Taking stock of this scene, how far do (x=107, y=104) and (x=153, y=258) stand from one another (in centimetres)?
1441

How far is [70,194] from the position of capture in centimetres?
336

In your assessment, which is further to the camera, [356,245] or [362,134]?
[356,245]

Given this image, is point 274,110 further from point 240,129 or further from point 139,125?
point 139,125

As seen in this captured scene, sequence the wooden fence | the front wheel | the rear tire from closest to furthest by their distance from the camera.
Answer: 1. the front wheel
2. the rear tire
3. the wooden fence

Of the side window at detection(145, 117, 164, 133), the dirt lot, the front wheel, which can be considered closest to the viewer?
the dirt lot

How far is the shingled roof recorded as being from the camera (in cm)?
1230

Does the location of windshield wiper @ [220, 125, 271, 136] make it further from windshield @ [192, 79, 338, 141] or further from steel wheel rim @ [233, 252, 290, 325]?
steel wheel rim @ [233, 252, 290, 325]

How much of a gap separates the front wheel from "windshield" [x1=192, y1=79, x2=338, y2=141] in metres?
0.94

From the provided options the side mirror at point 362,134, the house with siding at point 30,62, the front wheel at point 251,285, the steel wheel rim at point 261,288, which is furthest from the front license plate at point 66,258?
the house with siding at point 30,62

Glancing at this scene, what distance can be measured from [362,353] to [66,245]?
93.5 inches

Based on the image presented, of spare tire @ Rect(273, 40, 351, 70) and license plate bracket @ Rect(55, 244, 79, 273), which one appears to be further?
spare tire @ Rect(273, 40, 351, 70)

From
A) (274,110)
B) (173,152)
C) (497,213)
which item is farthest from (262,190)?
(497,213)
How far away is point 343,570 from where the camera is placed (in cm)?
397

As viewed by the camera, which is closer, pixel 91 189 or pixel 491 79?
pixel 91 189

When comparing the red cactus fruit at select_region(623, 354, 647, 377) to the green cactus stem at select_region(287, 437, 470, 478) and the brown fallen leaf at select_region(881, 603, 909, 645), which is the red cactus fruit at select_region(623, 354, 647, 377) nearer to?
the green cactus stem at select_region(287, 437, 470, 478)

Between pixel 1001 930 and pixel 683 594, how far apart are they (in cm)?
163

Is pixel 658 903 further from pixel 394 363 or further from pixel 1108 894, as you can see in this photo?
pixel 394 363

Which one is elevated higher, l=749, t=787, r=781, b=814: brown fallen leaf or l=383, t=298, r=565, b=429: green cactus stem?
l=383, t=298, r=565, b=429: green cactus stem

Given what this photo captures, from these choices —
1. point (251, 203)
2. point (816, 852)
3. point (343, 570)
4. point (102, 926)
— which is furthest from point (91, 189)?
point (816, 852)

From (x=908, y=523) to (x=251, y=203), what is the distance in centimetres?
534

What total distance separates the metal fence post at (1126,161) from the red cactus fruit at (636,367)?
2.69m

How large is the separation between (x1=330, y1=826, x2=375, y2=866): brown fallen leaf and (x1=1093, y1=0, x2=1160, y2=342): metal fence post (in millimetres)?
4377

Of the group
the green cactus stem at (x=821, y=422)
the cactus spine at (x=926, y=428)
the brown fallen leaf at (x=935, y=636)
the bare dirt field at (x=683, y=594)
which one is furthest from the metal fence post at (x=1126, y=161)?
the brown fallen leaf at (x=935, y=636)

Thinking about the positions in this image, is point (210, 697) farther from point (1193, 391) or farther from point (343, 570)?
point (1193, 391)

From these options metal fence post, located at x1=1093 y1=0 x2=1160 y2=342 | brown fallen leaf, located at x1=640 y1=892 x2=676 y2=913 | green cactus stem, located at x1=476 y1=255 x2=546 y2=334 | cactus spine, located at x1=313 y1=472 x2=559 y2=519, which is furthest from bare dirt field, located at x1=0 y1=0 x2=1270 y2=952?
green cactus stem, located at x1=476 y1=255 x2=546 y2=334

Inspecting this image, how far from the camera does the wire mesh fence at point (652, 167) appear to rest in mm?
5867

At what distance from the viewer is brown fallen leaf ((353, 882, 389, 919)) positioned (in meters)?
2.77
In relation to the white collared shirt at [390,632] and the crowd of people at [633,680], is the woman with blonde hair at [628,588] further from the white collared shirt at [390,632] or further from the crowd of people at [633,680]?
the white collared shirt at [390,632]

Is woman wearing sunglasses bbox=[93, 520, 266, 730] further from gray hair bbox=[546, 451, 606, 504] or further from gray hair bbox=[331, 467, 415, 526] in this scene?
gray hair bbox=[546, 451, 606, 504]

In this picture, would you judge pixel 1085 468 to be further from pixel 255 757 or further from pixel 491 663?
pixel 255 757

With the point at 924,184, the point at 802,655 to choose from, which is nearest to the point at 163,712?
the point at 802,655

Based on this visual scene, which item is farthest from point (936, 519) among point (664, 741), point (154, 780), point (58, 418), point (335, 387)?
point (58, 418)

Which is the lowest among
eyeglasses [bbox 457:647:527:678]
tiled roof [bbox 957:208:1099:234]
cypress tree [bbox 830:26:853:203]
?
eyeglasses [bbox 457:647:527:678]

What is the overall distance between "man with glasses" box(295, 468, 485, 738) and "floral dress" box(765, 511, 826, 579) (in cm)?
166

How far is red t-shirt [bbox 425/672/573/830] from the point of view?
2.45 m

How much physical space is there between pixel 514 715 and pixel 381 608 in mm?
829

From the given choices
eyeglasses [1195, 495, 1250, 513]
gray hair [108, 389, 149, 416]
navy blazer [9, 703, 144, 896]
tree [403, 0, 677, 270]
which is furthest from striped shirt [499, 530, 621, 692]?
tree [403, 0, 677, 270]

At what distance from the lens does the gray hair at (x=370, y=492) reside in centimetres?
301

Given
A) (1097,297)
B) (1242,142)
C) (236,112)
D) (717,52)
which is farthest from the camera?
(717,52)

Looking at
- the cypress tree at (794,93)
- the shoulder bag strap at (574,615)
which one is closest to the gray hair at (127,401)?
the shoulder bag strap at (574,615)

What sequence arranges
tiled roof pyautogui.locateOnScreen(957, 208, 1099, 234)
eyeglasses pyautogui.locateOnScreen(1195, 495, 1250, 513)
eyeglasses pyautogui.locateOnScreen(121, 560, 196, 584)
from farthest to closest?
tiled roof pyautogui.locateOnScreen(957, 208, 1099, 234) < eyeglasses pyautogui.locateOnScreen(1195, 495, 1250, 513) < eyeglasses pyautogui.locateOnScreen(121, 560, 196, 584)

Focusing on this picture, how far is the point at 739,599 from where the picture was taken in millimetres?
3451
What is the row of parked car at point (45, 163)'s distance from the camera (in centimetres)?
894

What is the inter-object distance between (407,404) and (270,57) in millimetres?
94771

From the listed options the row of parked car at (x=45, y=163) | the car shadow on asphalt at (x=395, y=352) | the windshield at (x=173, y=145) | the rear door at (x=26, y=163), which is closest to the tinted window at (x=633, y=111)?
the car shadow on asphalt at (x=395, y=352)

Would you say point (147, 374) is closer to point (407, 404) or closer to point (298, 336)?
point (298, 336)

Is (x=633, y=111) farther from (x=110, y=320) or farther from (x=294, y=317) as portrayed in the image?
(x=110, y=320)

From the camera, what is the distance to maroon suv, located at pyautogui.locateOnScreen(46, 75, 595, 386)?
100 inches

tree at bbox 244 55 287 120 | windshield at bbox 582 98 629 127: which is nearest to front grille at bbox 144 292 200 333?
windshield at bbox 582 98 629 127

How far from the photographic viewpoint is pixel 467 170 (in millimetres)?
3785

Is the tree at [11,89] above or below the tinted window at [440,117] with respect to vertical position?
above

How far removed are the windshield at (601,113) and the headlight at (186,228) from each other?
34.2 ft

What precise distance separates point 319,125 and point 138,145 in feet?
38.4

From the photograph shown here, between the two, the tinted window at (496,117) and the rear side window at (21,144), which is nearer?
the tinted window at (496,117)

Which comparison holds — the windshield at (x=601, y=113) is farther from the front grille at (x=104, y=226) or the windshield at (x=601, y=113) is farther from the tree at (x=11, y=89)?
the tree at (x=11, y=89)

• • • • • • •

▶ [TASK DIRECTIONS]
Show each line of the listing above that contains the word "fallen". Case counts.

▶ [REPLY]
When comparing the red cactus fruit at select_region(623, 354, 647, 377) to the green cactus stem at select_region(287, 437, 470, 478) and the brown fallen leaf at select_region(881, 603, 909, 645), which is the red cactus fruit at select_region(623, 354, 647, 377) nearer to?
Which one is elevated higher, l=749, t=787, r=781, b=814: brown fallen leaf or l=383, t=298, r=565, b=429: green cactus stem?
How large is the separation between (x1=330, y1=826, x2=375, y2=866): brown fallen leaf and (x1=1093, y1=0, x2=1160, y2=342): metal fence post (in millimetres)?
the brown fallen leaf at (x=935, y=636)
the brown fallen leaf at (x=935, y=636)
From these options metal fence post, located at x1=1093 y1=0 x2=1160 y2=342 | brown fallen leaf, located at x1=640 y1=892 x2=676 y2=913 | green cactus stem, located at x1=476 y1=255 x2=546 y2=334 | cactus spine, located at x1=313 y1=472 x2=559 y2=519, which is furthest from bare dirt field, located at x1=0 y1=0 x2=1270 y2=952?
At what distance from the viewer is brown fallen leaf ((353, 882, 389, 919)) positioned (in meters)?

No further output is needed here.